Le Untitled Fiction – Part #2

As you get closer to the man, you see him disassembling the tent with quick motions. His back is towards you, and he still seems to have no idea that there is anyone in the vicinity. Just when you are about ten feet from him, he suddenly turns around. You freeze. A flash of panic passes over his expression, but he quickly recovers, and his dark eyes narrow into an enquiring gesture. He drops the edge of the tent from his hand and starts walking towards you with long, slow strides. For the first time you notice how tall he is: a little above six feet, give or take.

When he has crossed the distance between him and you, you still haven’t moved a bit. He clears his throat.

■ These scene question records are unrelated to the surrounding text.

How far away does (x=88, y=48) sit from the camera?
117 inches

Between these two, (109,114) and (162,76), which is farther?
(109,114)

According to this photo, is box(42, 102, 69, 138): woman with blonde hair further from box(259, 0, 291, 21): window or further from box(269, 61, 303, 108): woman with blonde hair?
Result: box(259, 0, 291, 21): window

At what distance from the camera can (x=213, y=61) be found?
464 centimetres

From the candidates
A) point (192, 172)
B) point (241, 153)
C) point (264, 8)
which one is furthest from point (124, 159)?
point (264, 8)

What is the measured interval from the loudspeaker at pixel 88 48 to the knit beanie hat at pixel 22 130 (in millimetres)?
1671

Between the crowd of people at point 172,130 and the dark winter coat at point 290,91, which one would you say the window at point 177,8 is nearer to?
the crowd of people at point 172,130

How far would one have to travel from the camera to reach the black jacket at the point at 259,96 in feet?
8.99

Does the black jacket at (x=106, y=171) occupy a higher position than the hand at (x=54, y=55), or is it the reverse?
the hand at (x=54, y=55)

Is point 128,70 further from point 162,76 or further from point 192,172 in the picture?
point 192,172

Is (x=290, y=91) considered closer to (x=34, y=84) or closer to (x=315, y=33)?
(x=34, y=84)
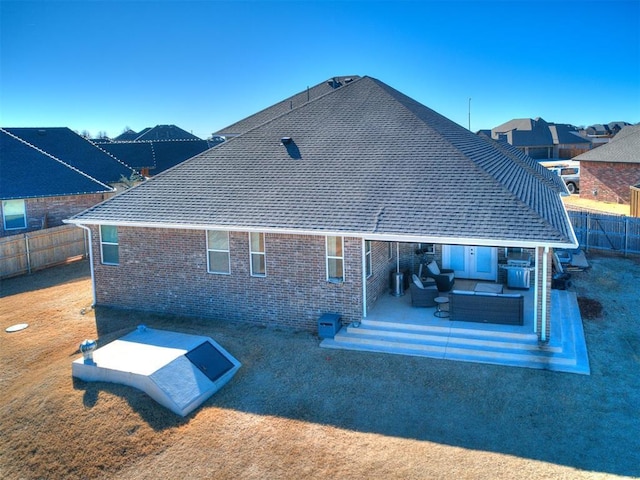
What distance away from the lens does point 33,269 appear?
21562mm

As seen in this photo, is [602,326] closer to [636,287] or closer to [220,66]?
[636,287]

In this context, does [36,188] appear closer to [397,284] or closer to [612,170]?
[397,284]

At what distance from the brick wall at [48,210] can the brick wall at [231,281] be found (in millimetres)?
11164

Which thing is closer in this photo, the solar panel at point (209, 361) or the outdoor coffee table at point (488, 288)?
the solar panel at point (209, 361)

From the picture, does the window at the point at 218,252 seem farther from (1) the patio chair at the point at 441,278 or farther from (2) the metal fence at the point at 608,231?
(2) the metal fence at the point at 608,231

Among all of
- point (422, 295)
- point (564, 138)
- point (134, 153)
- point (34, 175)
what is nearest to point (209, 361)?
point (422, 295)

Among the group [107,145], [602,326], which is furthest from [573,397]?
[107,145]

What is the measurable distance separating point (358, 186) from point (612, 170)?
95.4 ft

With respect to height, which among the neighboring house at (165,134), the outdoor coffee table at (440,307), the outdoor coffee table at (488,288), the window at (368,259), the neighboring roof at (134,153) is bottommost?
the outdoor coffee table at (440,307)

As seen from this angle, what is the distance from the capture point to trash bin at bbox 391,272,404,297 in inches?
580

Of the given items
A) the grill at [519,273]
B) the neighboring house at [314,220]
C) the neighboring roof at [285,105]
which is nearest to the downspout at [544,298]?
the neighboring house at [314,220]

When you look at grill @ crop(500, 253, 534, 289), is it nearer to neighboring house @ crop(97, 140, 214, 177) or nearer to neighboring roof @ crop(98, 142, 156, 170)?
neighboring house @ crop(97, 140, 214, 177)

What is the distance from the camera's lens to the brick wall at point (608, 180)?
3475cm

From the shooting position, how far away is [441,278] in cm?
1492
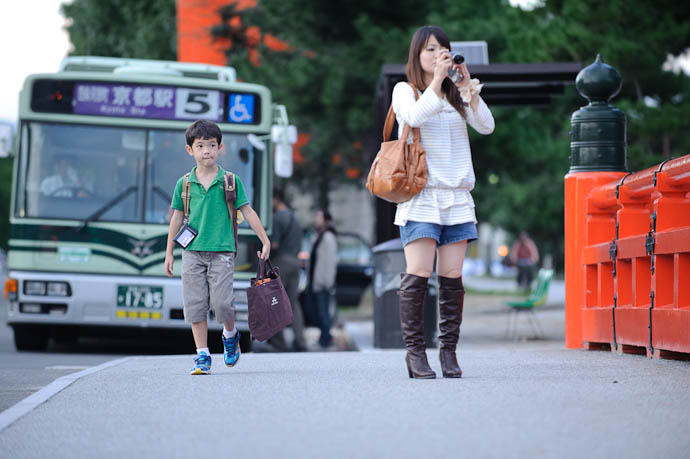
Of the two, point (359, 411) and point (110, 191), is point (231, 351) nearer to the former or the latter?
point (359, 411)

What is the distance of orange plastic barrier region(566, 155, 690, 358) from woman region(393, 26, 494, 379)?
1.54 m

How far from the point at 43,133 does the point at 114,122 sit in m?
0.76

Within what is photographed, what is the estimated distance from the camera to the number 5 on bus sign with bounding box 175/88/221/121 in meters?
12.4

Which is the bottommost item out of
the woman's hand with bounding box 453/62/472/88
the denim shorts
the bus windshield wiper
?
the denim shorts

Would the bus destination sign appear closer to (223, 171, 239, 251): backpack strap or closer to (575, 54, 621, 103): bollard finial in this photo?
(575, 54, 621, 103): bollard finial

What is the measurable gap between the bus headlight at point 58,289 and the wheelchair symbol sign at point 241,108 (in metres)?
2.51

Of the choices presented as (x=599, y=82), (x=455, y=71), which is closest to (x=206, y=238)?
(x=455, y=71)

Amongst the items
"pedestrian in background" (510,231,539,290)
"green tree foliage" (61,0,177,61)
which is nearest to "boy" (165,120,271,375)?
"pedestrian in background" (510,231,539,290)

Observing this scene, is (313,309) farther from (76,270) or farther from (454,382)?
(454,382)

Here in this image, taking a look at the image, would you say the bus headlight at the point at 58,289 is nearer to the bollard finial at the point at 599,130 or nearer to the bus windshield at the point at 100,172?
the bus windshield at the point at 100,172

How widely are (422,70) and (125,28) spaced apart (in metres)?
35.3

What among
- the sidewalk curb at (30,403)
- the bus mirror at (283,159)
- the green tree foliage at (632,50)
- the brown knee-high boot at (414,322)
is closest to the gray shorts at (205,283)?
the sidewalk curb at (30,403)

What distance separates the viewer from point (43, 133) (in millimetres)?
12195

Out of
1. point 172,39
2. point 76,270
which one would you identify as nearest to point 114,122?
point 76,270
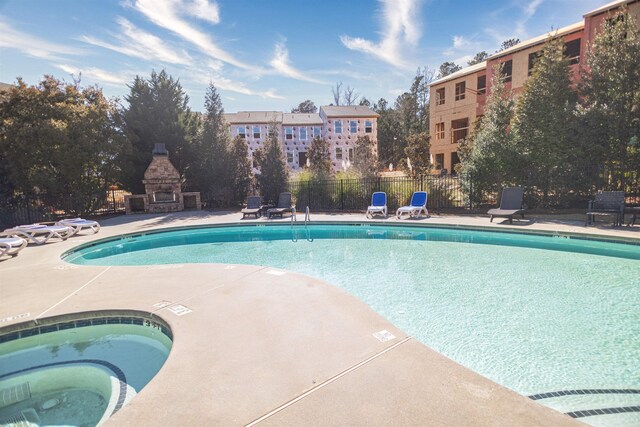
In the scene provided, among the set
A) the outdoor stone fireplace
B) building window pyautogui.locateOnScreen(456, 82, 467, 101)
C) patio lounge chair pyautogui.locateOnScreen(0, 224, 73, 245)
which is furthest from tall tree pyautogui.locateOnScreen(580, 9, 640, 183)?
the outdoor stone fireplace

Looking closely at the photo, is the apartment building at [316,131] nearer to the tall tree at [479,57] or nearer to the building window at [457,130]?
the building window at [457,130]

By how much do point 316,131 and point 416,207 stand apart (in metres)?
23.9

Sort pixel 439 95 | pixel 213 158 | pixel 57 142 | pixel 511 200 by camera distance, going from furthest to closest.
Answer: pixel 439 95, pixel 213 158, pixel 57 142, pixel 511 200

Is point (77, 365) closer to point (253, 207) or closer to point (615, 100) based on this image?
point (253, 207)

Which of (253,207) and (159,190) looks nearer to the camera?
(253,207)

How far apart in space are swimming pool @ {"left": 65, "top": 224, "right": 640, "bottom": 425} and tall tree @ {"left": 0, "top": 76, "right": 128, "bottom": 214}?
6.14m

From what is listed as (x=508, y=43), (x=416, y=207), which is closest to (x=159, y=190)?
(x=416, y=207)

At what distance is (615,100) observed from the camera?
10.0m

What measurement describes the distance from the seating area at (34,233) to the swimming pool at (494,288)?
103 cm

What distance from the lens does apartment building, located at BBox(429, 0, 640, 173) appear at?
1870 cm

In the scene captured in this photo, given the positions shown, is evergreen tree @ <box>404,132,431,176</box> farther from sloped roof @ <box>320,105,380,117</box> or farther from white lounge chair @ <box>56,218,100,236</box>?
white lounge chair @ <box>56,218,100,236</box>

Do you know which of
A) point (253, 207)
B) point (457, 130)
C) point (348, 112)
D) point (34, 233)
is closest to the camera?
point (34, 233)

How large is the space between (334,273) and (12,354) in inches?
184

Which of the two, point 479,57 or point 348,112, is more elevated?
point 479,57
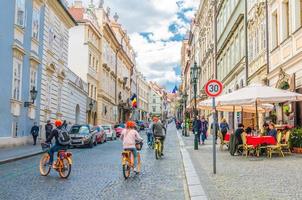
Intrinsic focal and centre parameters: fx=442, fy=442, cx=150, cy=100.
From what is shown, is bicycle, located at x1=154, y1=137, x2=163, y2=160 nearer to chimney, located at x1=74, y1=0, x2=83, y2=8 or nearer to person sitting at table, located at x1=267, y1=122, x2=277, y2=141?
person sitting at table, located at x1=267, y1=122, x2=277, y2=141

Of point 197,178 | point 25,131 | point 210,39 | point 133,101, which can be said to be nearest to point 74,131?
point 25,131

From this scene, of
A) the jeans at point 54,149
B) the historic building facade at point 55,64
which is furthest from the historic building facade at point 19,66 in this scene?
the jeans at point 54,149

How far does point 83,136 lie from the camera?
26.8 metres

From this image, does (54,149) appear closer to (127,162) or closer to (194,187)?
(127,162)

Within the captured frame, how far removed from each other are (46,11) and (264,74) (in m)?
15.7

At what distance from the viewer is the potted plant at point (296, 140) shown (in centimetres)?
1689

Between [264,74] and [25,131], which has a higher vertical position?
[264,74]

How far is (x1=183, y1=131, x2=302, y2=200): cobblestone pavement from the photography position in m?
8.35

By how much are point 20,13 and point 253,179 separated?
19023 millimetres

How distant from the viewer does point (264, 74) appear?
24.4 m

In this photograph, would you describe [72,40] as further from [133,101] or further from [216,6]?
[133,101]

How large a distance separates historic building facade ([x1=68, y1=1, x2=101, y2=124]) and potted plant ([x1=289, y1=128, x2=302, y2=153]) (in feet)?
105

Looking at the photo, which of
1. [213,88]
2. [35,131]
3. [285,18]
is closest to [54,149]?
[213,88]

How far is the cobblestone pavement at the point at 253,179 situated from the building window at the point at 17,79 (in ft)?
44.4
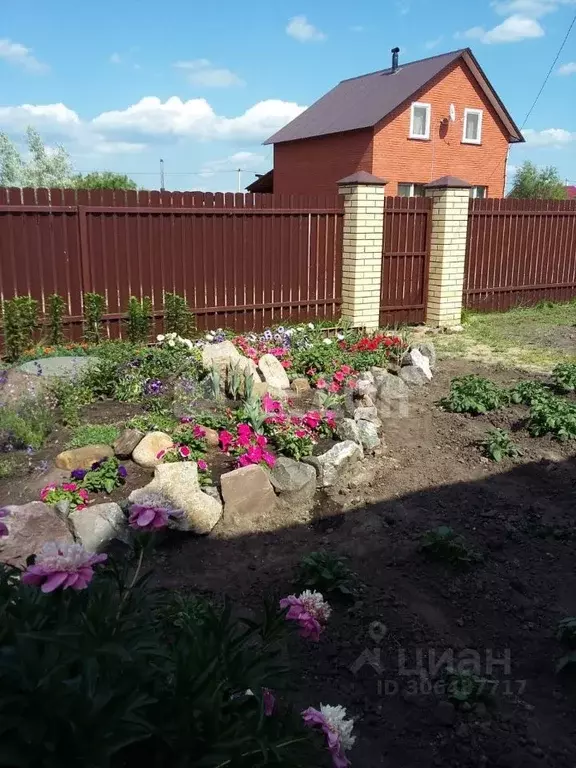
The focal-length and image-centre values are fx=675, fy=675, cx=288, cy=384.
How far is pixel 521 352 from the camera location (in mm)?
8344

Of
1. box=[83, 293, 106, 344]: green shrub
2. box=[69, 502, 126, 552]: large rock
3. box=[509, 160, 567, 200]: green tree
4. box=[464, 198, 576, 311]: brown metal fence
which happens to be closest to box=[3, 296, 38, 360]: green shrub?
box=[83, 293, 106, 344]: green shrub

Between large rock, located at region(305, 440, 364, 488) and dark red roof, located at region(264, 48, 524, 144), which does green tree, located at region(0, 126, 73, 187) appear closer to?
dark red roof, located at region(264, 48, 524, 144)

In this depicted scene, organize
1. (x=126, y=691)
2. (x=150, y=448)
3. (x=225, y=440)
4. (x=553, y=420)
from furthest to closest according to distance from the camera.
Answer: (x=553, y=420), (x=225, y=440), (x=150, y=448), (x=126, y=691)

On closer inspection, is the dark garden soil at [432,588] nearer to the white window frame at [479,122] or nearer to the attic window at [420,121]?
the attic window at [420,121]

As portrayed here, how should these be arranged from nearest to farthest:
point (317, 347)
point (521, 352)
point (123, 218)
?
point (317, 347) < point (123, 218) < point (521, 352)

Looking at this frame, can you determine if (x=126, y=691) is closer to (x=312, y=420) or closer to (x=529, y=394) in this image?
(x=312, y=420)

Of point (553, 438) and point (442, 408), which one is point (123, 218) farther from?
point (553, 438)

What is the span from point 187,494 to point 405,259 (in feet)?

“Err… I don’t mean to be rude or anything but, what are you doing here?” he says in a flat voice.

“I could ask the same to you,” you surprise yourself with your calm tone. You feel your thumping heart gradually slowing down. There is something about him that makes you feel relaxed and safe. Instead of wanting to run in the opposite direction, you look straight at his eyes. He speaks again.

“Okay stranger, let me rephrase my question. How did you end up in the middle of this place out of nowhere? I know for a fact that you don’t live around here because if you did, I would have run into you at least a hundred times by now.”

“So you live here?”

“Near here, yes.”

“Alone?”

“Am I the only person in this place capable of answering a question?” He does a dramatic eye roll that immediately makes you think, if he knows when to do an eye roll then he must have had contact with human society for at least some part of his life, which means I’m not dealing with a Tarzan case. Phew. Which then makes you think, oh well he was just speaking with me in English, I think that is enough proof that he wasn’t raised by monkeys and bears. By this point you realize that you have been staring blankly at him for several seconds while having a conversation with yourself, and you still haven’t answered him.

“You’re right, I don’t live here. I mean, what kind of a person lives in the middle of a forest? No offense to you. The thing is, umm, I don’t actually know how I ended up here. Yes, I know, super weird. And creepy. And not believable at all. But that’s all I’ve got.”

He stares at you as if you just spoke a bunch of gibberish that makes no sense.

“No, seriously. I don’t know how I came here. I think I lost my memory or something. Maybe I knocked my head against something?” You laugh out and realize that the man isn’t finding this the least bit funny.

“Do you have a concussion? Can you feel any pain?” he asks with a calm seriousness.

You instinctively reach out and touch your head. You realize that you haven’t felt any pain in your head from the moment you found yourself in this place, neither have you found any signs of an injury. The man seems to read that from your expression.

He gives a slow nod, as if coming to a conclusion.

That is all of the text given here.